───── STORED ROWS ─────

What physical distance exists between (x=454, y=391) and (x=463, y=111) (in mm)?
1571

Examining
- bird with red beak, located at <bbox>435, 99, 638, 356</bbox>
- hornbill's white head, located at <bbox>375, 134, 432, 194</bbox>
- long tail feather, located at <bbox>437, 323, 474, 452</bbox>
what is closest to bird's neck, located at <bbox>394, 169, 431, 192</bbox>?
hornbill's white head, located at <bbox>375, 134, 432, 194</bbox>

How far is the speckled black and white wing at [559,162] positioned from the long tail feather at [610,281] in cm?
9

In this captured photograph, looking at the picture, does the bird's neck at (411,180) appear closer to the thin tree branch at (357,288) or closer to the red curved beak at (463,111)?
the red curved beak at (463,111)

─────

• TASK INSTRUCTIONS: Reproduce all of the records above verbatim, each with its answer.

• TASK RESULT:
What physical distance exists between (x=454, y=391) and (x=463, y=111) (in mm)?
1571

Examining
- bird with red beak, located at <bbox>435, 99, 638, 356</bbox>
- hornbill's white head, located at <bbox>375, 134, 432, 194</bbox>
- long tail feather, located at <bbox>437, 323, 474, 452</bbox>
what is closest to bird's neck, located at <bbox>394, 169, 431, 192</bbox>?
hornbill's white head, located at <bbox>375, 134, 432, 194</bbox>

How far is the speckled black and white wing at [559,162] positioned from the long tail feather at [610,281] in cm?
9

In this captured photograph, looking at the picture, does the bird's neck at (411,180) appear closer to the thin tree branch at (357,288) or closer to the red curved beak at (463,111)?
the red curved beak at (463,111)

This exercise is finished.